Раскаяние всегда приходит после, когда уже ничего не вернешь. А когда чувствуешь себя виноватым, тут уже и до другой глупости недалеко. В тот же день я заикнулся Зине, что неплохо бы молодоженам сделать подарок, пусть бы она переговорила об этом с Евгением Борисовичем.
— Ого! — сказала Зина и с интересом стала рассматривать меня. — Свадьбы-то у них не было, — начала она потом втолковывать, — значит, на то есть причины. Теперь пойми, придем к ним домой с подарком — сегодня-то уж нам не приготовить, поздно — и как бы вынудим их выставить угощение. Традиция уж такая… Может нехорошо получиться.
— Не послать ли нам телеграмму на родину Степана? Они приедут — и им поздравление от коллектива. Все радость.
— Телеграмму ты можешь и от себя послать, — ехидно заметила она. — Действуй!
— Хорошо, буду действовать, — с вызовом сказал я Зине.
Я пошел в отдел кадров и попросил посмотреть в деле, где родился Степан Хлущенко, сказал, что он в отпуске, а ему срочно надо отправить телеграмму. Мне отыскали его адрес.
Я хотел еще отправить подарок, не указывая, от кого — поймут, что из цеха, — но давно известно, если ты не хочешь ничего покупать, в магазинах есть все, что надо, а понадобилось — подходящего не найдешь. Тогда я решил сам сделать что-то. Вспомнил, как с парнями и девчатами из цеха ходили в поход (и Анна была там), выбрали для ночлега лужайку на берегу лесной речки. Место было чудесное, с березками по краям, всем оно понравилось, все хотели приехать еще раз. Воспроизвел на куске картона эту лужайку. Потом написал поздравление, все запечатал в конверт и отправил. Я рисковал, потому что, если в поселке, где живут родители Степана, несколько семей Хлущенков, письмо мое может не попасть Анне.

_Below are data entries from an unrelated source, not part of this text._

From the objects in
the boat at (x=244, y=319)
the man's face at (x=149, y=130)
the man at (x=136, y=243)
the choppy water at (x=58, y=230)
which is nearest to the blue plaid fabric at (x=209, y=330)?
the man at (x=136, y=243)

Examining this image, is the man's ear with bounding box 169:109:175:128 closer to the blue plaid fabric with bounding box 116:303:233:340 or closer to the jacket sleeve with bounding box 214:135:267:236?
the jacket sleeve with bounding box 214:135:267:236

…Примерно через неделю, когда я был на работе, ко мне подошла Зина.
— Анна вернулась, — сообщила она, впиваясь глазами-буравчиками. — Одна… Похоже, что не будут жить со Степаном. Добился своего?
— Ты, случаем, не спятила?
— Нет, я в полной памяти. Помню, как ты о подарке и телеграмме говорил. Посылал телеграмму?

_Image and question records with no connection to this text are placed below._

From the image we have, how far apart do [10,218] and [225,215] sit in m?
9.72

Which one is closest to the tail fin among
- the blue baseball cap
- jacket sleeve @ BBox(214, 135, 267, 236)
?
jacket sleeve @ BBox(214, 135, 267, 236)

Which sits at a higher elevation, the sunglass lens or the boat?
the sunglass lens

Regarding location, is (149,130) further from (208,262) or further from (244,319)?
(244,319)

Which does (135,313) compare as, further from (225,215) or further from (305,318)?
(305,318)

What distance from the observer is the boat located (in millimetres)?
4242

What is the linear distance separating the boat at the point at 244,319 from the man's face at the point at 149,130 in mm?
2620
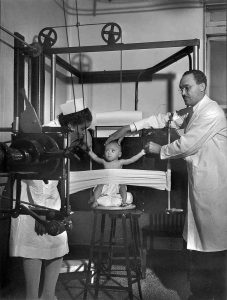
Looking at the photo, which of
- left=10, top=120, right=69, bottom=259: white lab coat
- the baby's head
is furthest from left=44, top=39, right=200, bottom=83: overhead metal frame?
left=10, top=120, right=69, bottom=259: white lab coat

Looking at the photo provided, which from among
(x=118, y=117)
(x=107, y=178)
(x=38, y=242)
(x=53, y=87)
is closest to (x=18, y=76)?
(x=53, y=87)

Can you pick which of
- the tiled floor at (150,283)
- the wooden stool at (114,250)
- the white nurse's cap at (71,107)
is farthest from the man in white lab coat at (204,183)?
the white nurse's cap at (71,107)

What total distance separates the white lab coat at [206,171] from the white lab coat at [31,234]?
1.93ft

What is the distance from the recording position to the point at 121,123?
1592 mm

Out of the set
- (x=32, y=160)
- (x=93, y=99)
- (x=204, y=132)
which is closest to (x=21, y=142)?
(x=32, y=160)

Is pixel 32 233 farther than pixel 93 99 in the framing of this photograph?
No

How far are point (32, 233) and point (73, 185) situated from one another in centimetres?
26

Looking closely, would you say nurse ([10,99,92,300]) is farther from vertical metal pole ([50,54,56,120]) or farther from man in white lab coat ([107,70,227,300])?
man in white lab coat ([107,70,227,300])

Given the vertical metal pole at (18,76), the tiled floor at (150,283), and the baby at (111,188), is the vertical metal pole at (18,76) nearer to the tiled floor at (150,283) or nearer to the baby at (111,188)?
the baby at (111,188)

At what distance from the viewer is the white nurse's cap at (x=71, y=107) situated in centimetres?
147

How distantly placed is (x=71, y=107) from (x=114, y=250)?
0.82 m

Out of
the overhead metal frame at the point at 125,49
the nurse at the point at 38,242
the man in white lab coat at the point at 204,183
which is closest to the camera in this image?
the nurse at the point at 38,242

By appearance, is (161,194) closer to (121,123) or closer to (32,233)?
(121,123)

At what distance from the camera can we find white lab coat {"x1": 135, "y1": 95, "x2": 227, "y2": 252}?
4.65 feet
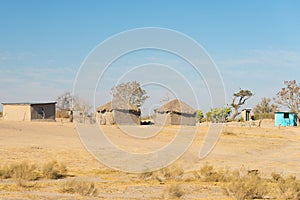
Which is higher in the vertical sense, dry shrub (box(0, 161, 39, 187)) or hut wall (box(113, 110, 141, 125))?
hut wall (box(113, 110, 141, 125))

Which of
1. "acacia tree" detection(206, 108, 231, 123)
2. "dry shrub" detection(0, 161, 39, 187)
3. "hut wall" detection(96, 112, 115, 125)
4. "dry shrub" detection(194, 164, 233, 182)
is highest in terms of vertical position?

— Ну, посылал. Письмо посылал. Но какое это имеет отношение к тому, что она вернулась?
— Прямое, Гришенька. Я спрашивала у Анны. Степан очень злился. С того и пошло у них наперекосяк.
— Глупости!
— Вся жизнь из глупостей, Гришенька.
Поезд пришел под утро. Тусклый фонарь освещал одноэтажное деревянное здание станции, выкрашенное в желтый цвет. Немногие пассажиры разошлись, встречающих не было. Заметив, что Степан тоже оглядывается, Анна спросила:
— Может, не получили нашу телеграмму?
— Может.
И его удивило, что никто не пришел встретить. В поселке, кроме матери, жили еще два брата, оба женатые. Степан поднял чемодан и направился к площади.
— Далековато, — пояснил он Анне, — ну да дойдем, скоро рассвет.

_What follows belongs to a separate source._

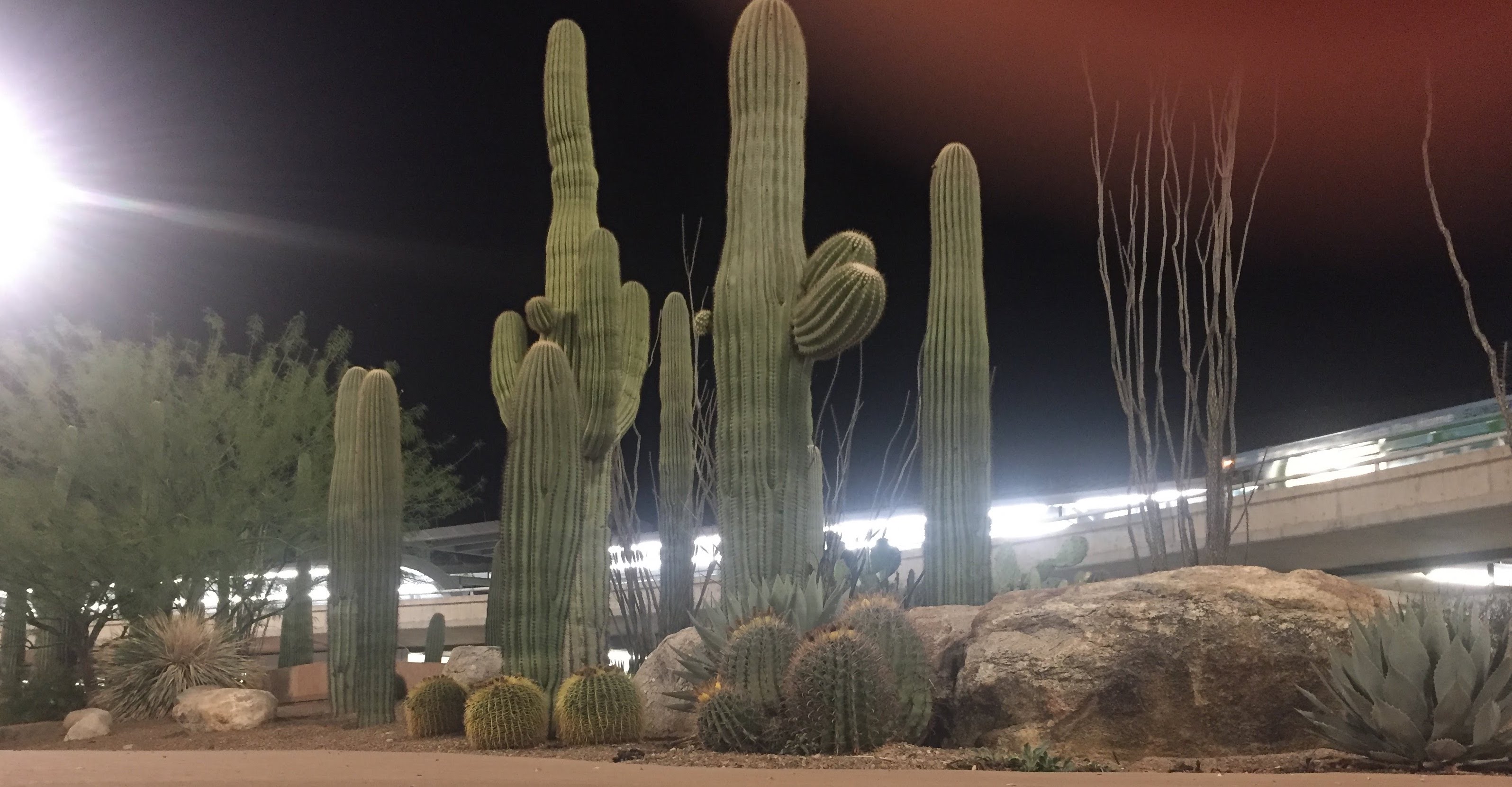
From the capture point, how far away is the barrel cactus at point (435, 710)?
37.4ft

Шли сначала мимо двухэтажных зданий, окружавших площадь, потом выбрались на насыпную дорогу; справа и слева в предрассветных сумерках виднелись белые домики с террасами. Ночь была теплая, даже душная, только набегавший временами ветерок приносил прохладу. Дорога свернула влево, и Степан остановился, что-то его смущало.
— Все изменилось, — пробормотал он, оглядываясь. — Ты подожди, я сейчас.
Он поставил чемодан и пошел к одному из домиков. Очевидно, хозяева спали на открытой веранде. Анна слышала, как они объясняли Степану, где пройти.
— Сколько же ты здесь не был? — спросила она, когда свернули в переулок.
— Как уехал, с тех пор. Лет пять, что ли, может, больше.
— И ни разу, ни разочка не приезжал? — в крайнем удивлении спросила Анна, думая о том, что если бы у нее были родители, была бы у них каждый отпуск.
— А что тут такого, — усмехнулся Степан, — было бы близко, тогда… Много не наездишься, в трубу вылетишь.
— А, наверно, скучал? — допытывалась Анна, будто пыталась уяснить для себя что-то очень важное.
— Вспоминал, — неохотно отозвался он.
Небо все больше бледнело, отчетливей стали видны белые домики с садами на задворках, шуршала под ногами пыльная, сгоревшая на солнце трава. Шаги их гулко раздавались в тишине.
— Вот, кажется, и пришли, — приглушенным голосом сказал Степан.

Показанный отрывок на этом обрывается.